Exercises to complete →
**a.** Using the passage below about the Palestinian Christian village, decide whether each statement agrees with it: (i) The writer was born in Tripoli, Greece. (ii) From the village at night, the writer can see the lights of Cairo. (iii) Christians make up more than 10% of the total Palestinian population. Answer yes or no for each and quote the words of the passage that decide it.
**b.** Write the next part of the passage below about the Palestinian Christian village, picking up right after its final sentence.

Source text →
It is so difficult to write sometimes because I really do
not know where to start. Do I start at the beginning before
even my creation and think that I was with God and there
was some type of special plan for me so I ended up in the
Holy Land? Or do I simply start that I was born in Tripoli,
Greece and I am so proud of my Greek ethnicity but had parents
from the village that took me to the United States for better
educational and job opportunities only to marry a husband
that would bring back to the village. However, it is not
an ordinary village that I am in right now as I sit on the
highest mountain region of Palestine on the West Bank of
the Jordan River overlooking the Dead Sea. At night I can
see the lights of Jerusalem shining and on the other side
the lights of Amman, Jordan. I am truly in the one and only
100% Palestinian Christian village left in this region after
Christianity has survived over two thousand years of wars
and bloodshed in a sacred land where our Lord was born,
lived, crucified and resurrected and where Christians are
dropping down to less than 1.6% of the total Palestinian
population.

Questions about pictured scenes
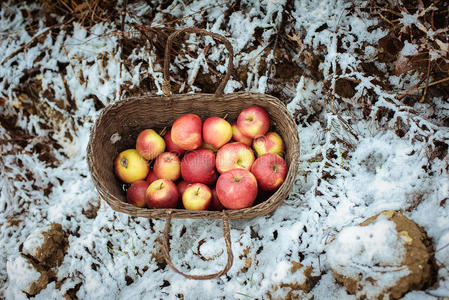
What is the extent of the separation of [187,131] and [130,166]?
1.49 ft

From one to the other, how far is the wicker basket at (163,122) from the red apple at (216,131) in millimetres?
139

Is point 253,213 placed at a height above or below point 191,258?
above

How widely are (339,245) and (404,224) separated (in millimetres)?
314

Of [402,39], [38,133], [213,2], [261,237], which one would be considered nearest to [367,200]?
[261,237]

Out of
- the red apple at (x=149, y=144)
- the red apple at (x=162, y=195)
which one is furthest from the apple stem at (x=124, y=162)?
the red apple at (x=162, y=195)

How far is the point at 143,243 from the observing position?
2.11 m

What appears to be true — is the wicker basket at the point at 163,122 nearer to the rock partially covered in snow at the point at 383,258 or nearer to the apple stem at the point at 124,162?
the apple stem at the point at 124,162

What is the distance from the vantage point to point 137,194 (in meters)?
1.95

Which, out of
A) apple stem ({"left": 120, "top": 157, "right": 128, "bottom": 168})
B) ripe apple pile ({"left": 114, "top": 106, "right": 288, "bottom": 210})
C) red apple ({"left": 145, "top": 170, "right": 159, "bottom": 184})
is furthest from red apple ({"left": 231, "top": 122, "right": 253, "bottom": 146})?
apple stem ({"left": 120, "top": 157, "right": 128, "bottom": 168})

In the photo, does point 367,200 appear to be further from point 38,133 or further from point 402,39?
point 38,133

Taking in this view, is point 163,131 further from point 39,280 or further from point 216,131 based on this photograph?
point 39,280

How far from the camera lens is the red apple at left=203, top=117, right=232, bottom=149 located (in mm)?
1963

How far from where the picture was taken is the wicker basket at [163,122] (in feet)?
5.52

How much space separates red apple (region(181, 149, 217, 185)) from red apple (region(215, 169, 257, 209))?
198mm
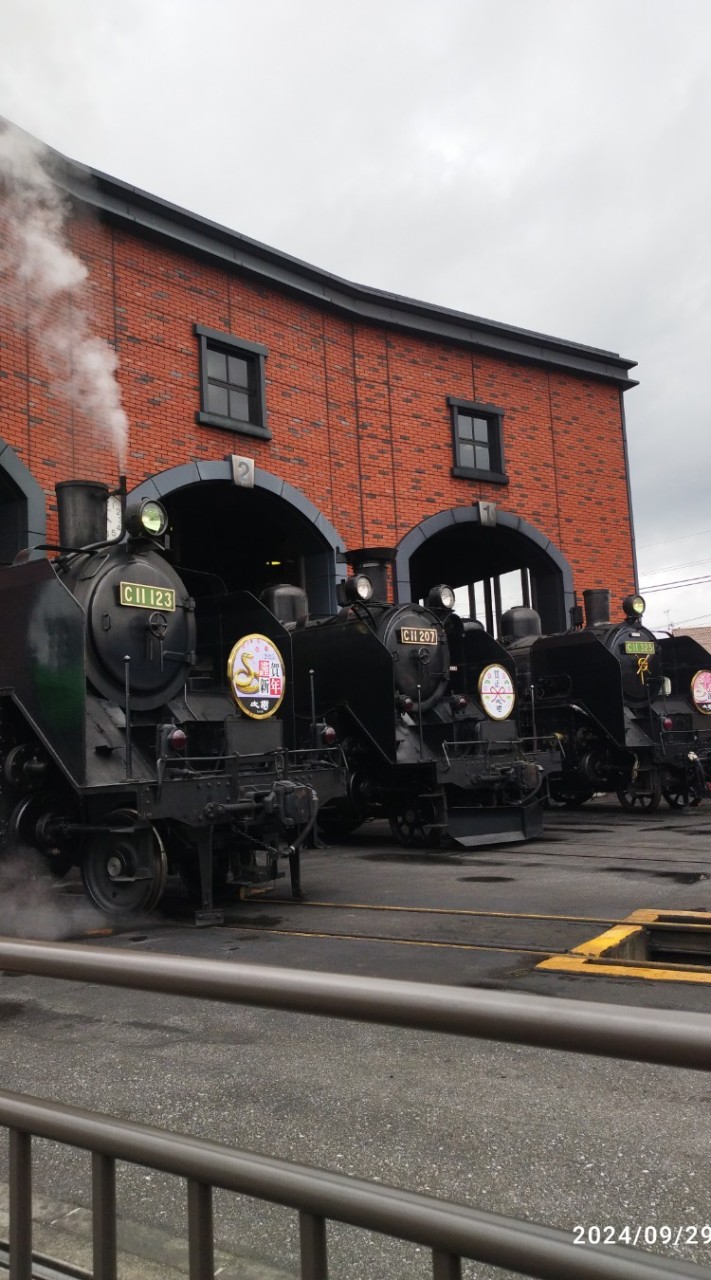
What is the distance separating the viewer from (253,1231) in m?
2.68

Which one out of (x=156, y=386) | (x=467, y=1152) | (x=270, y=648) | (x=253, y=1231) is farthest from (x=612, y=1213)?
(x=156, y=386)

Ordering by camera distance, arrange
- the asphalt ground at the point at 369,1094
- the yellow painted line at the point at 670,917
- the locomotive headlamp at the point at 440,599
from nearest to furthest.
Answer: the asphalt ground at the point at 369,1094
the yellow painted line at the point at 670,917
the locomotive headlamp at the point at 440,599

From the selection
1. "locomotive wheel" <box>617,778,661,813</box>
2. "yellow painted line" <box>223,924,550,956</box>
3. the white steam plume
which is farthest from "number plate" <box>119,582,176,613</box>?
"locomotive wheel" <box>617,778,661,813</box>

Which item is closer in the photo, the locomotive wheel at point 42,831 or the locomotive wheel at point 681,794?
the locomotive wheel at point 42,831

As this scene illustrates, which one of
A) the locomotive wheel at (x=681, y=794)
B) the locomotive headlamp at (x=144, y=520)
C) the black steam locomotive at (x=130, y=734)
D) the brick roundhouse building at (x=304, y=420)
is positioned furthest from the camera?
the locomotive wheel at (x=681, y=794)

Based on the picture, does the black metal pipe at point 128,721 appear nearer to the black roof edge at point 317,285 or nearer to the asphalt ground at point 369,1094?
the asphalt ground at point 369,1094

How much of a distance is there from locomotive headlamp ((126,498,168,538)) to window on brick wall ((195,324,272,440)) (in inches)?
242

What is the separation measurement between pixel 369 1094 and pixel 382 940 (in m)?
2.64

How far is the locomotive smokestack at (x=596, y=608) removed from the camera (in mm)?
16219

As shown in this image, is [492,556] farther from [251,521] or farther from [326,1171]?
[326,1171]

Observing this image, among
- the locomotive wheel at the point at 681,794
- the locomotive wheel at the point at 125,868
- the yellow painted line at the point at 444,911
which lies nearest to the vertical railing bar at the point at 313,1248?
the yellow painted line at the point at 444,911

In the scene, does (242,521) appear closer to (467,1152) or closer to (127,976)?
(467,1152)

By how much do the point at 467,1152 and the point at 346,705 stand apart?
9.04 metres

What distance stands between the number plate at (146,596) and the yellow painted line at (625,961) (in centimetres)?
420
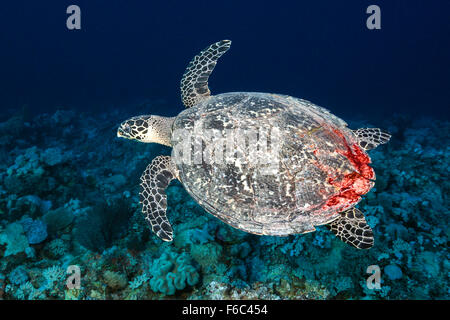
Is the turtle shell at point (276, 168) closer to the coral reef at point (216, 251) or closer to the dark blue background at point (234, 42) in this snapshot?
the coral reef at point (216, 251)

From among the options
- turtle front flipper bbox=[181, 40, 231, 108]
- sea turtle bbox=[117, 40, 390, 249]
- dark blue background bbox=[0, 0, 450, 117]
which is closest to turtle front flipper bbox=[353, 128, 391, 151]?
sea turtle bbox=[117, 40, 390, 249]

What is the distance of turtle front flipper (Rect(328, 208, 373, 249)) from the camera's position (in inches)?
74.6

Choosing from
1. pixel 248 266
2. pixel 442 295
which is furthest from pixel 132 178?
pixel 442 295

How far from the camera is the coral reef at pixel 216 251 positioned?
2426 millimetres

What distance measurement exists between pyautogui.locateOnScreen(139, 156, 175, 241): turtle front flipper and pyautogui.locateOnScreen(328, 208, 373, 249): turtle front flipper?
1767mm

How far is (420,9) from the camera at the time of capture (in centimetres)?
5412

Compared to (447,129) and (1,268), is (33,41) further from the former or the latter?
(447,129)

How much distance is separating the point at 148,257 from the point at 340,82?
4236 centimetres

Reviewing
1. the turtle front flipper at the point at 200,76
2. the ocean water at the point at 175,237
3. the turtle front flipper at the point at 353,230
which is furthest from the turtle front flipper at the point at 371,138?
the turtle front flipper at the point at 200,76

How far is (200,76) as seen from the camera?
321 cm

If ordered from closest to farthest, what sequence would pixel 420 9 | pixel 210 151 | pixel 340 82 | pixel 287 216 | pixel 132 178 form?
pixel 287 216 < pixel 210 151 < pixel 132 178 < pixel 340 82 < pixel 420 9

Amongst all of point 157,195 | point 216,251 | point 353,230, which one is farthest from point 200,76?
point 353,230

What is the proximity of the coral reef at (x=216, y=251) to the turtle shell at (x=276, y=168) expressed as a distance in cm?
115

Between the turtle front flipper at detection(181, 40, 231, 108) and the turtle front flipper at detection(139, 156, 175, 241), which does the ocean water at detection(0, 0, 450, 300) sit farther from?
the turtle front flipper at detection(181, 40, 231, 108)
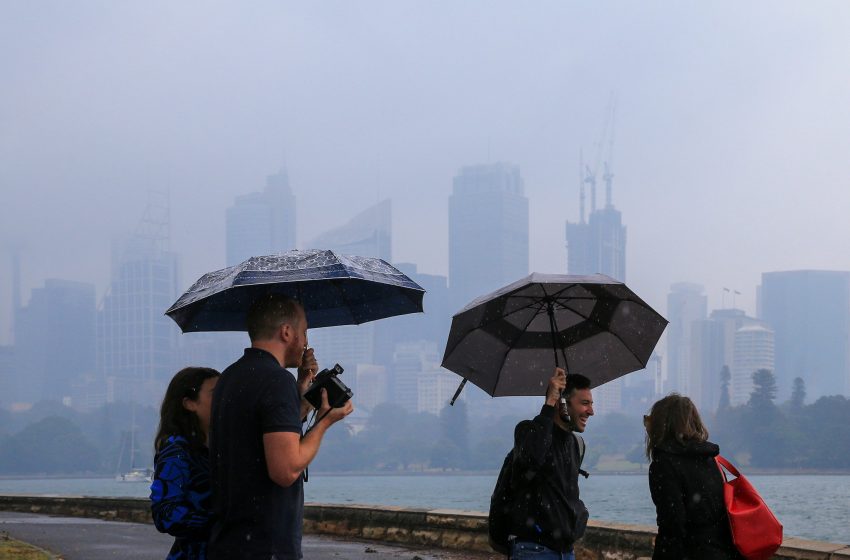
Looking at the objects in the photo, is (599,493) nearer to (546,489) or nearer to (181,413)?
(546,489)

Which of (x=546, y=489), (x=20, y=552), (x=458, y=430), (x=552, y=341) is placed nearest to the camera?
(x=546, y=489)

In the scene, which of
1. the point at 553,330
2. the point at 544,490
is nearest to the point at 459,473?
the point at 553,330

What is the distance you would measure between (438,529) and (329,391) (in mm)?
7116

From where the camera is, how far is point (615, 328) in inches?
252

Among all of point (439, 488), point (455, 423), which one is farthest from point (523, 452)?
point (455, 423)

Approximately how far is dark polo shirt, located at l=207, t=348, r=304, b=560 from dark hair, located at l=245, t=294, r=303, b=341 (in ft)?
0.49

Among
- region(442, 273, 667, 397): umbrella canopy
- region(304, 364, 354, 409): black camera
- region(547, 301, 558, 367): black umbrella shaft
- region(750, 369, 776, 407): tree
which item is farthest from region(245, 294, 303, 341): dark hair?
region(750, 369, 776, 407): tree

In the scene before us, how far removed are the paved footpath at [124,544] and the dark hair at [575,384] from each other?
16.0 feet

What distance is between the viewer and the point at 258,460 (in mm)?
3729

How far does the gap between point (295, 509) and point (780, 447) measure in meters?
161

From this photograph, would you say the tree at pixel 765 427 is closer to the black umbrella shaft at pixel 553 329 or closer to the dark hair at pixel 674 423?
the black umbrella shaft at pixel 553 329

Results of the tasks →
**a.**
(i) Yes: "I was born in Tripoli, Greece"
(ii) No: "At night I can see the lights of Jerusalem shining and on the other side the lights of Amman, Jordan."
(iii) No: "Christians are dropping down to less than 1.6% of the total Palestinian population"

**b.**
When I begin to feel sorry for myself
as a Greek-American in the middle of the wilderness and
among people that are not anything like me where Muslims
and Jews slaughter each other for the plight of the Promised
Land, I simply look down at the Jordan Valley where Mary
of Egypt spent more than forty years of her life and try
to muster up some courage and strength from her devotion
to the Lord in order to clean her soul and seek forgiveness
where she came to this Promised Land just for the fun
of it and for a free ride with pilgrims who actually led
her to a life changing experience that she never dreamed
about until she could not enter the Church of the Holy
Sepulchre. It is documented in the Greek Orthodox Patriarchate
that Mary of Egypt had a vision of the Virgin Mary who
instructed her to go beyond the Jordan River and seek
forgiveness of her sins. Thus the story of this great
saint is constantly used as a role model especially during
the Holy Lenten Season for many centuries. But for me
being geographically right above the Jordan Valley, the
story of Mary of Egypt, is a powerful reminder of the
dedication and love people have for God.
The only comfort that I have in this
little small village and the only connection that I can
feel as an Orthodox Christian in the middle of nowhere
is that Christ did walk into this area known as Biblical
Ephraim right before His crucifixion. "Jesus therefore
walked no more openly among the Jews; but went thence
unto a country near the wilderness, into a city called
Ephraim..." (John 11:54).
The village of Taybeh had the biblical
name Ephraim in Judea. The biblical name was changed to
the modern name Taybeh by the Islamic leader Salahdin
around 1187. The folktale states that Salahdin visited
the village Ephraim and found its people very hospitable
and generous thus he made a statement that they are "Taybehn"
people in Arabic meaning "good and kind," thereby
since that day biblical Ephraim took the modern name "Taybeh."
.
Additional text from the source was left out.